In unserem Falle war es im letzten Sommer unter anderem ein junger Neuntöter (Lanius collurio, auch Rotrückenwürger), dem die Kombination einiger weniger Naturgarten-Elemente im ausklingenden Hochsommer ein ausgesprochen gutes Jagdrevier bot.

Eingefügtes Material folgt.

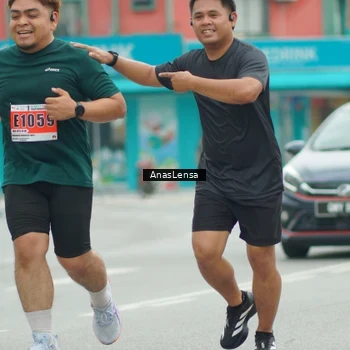 Runner Photo 8873605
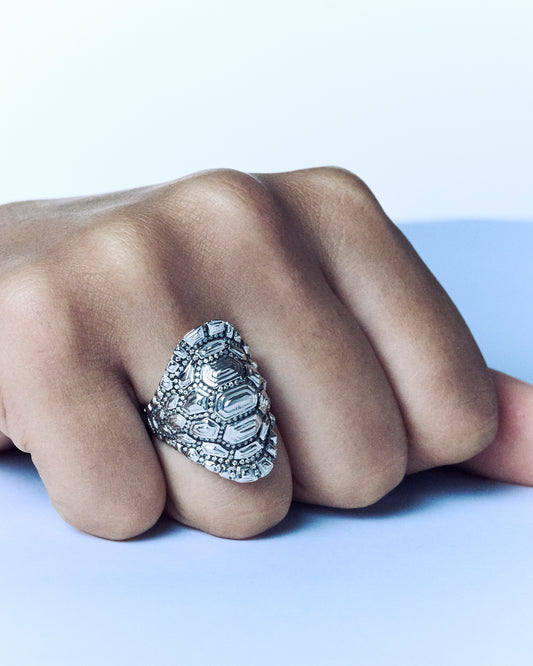 White Gold Diamond Madagascar Reptilia Ring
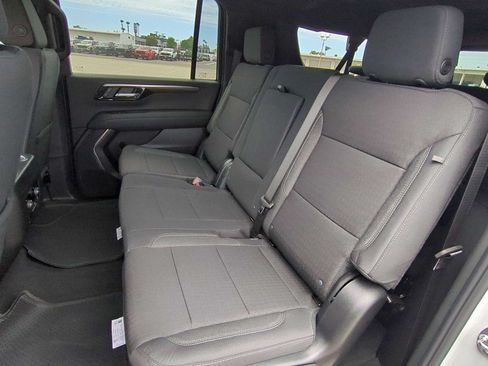 New 2026 Chevrolet Suburban LS RWD image 24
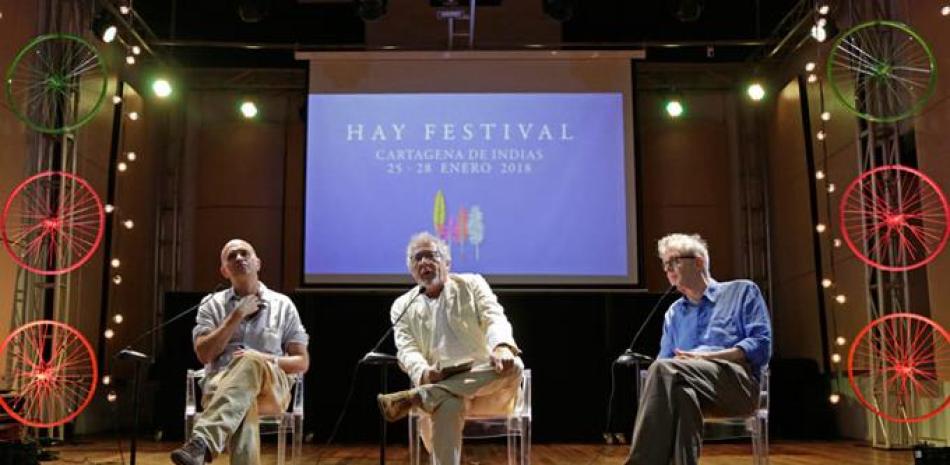 Charla. Carlo Feltrinelli (i), el escritor colombiano Héctor Abad Fasciolince (c) y el editor alemán Heinrich von Berenberg (d).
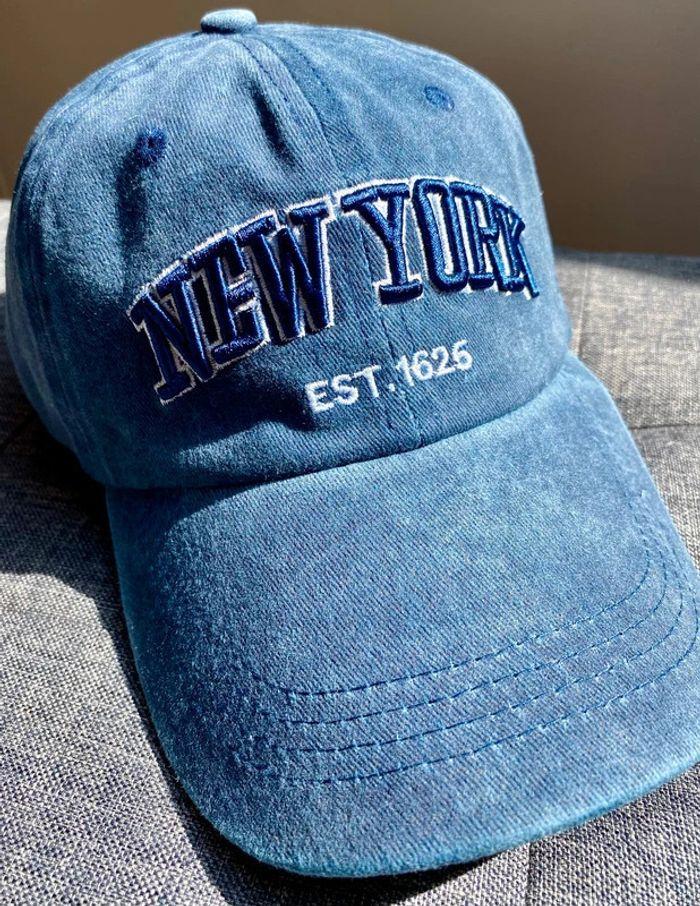 Casquette de baseball / casual brodée New York Navy NYC NЕUF - photo numéro 2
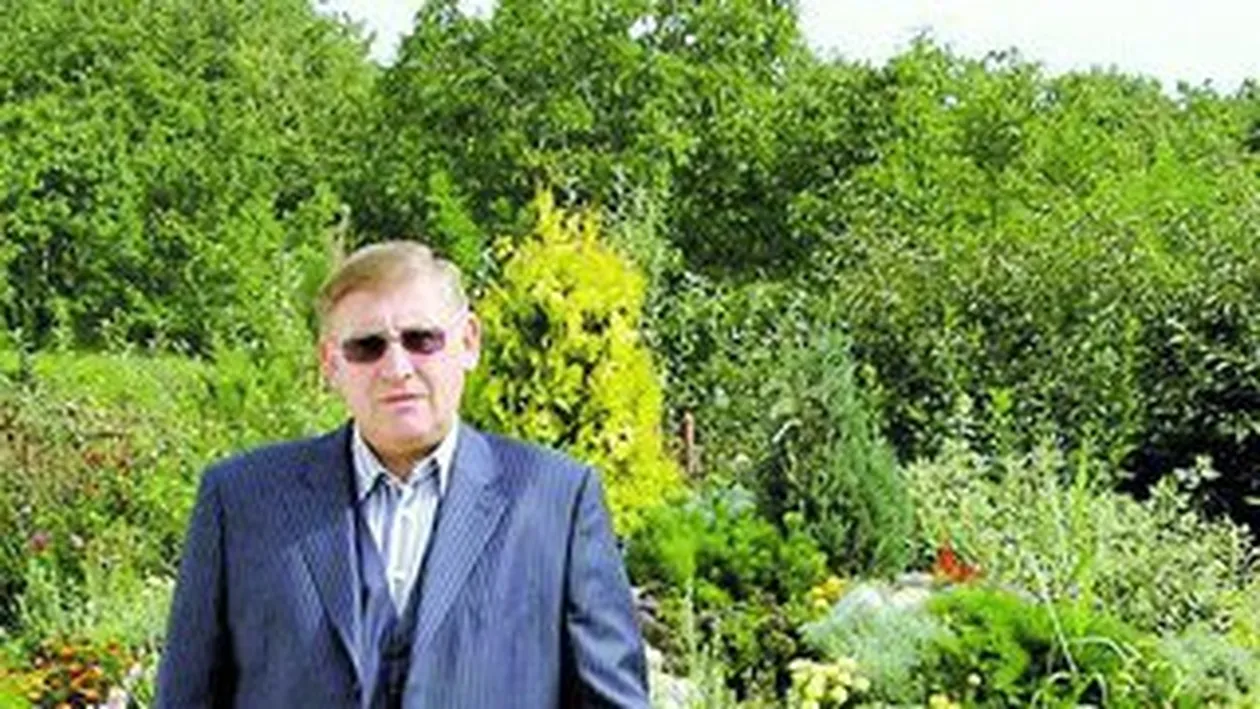 Bugetarul milionar Ilie Gradinar isi rasfata animalele mai ceva ca pe copii. Un regat pentru cainii lui!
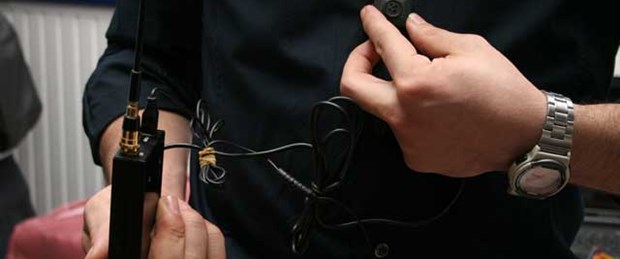 Hakem odalarında gizli kamera iddiası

Direkt hinter unserem Grundstück befindet sich eine kleine Wiese und dahinter ein Schlehengebüsch, welches schon seit Jahren ein Neuntöterrevier beherbergt. Dort konnten wir die Vögel regelmäßig beobachten, aber nur selten kamen sie bis in unseren Garten. Kein Wunder, bis vor kurzem gab es dort auch nicht viel, wofür sich die Neuntöter interessiert hätten. Im letzten Sommer jedoch blühte endlich die neu angelegte Wildblumenwiese zum ersten Mal, der fischfreie Teich kam hinzu und damit zahlreiche Insekten, die Hauptnahrung dieser Vogelart.

 

Als wir Ende August anreisten, machten wir also eine wunderbare Entdeckung. Der August ist die Zeit, in der sich die Elterntiere unter den Neuntötern bereits auf den Rückweg in ihre afrikanischen Winterquartiere südlich des Äquators machen. Die Jungtiere folgen ihnen jedoch erst ein bis zwei Wochen später, um vor dem Flug noch ihre Energiereserven aufzufüllen und ihre Jagdtechniken zu verbessern.

 

Diese Lücke im Wegzug nutzte ein junger Neuntöter, um sich in unserem Garten so richtig den Bauch vollzuschlagen. Fast zwei Wochen lang sahen wir ihn täglich auf der vor zwei Jahren aufgestellten Sitzwarte aus Totholz. Von dort beobachtete er unsere (zugegeben ziemlich überreife) Blumenwiese, den fischfreien Teich und die Wiese außerhalb unseres Grundstücks und lauerte auf vorbei fliegende Insekten. Hatte er einen saftigen Leckerbissen entdeckt, erbeutete er diesen im schnellen Flug und kehrte rasch mit ihm zur Warte zurück, um ihn dort neuntötergerecht für den Verzehr aufzubereiten. Das heißt genauer, dass meist Flügel und Beine der Insekten abgetrennt wurden. Erst anschließend wurde die Mahlzeit verspeist. Ein Aufspießen von Beutetieren, wie es für Neuntöter typisch ist, konnten wir jedoch nicht beobachten. Sicher aus Mangel an dafür geeignteten Aufspießmöglichkeiten.

 

Gelegentlich streifte der junge Vogel auch durch unseren Garten, setzte sich mal auf den abgestorbenen Ast unserer Lärche oder auf die abgestorbene Tanne. Einmal sahen wir ihn auch in der Ligusterhecke auf die Pirsch gehen. Aber die Sitzwarte an der Blumenwiese am Teich gefiel ihm mit Abstand am besten.

 

Als wir Anfang September abreisten, ließen wir unseren Neuntöter zurück. Also können wir nicht sagen, wie lange er noch blieb. Wir hoffen jedenfalls, dass er sich mit den Insekten aus unserem Naturgarten für seine lange Reise stärken konnte und er gut im Süden Afrikas angekommen ist.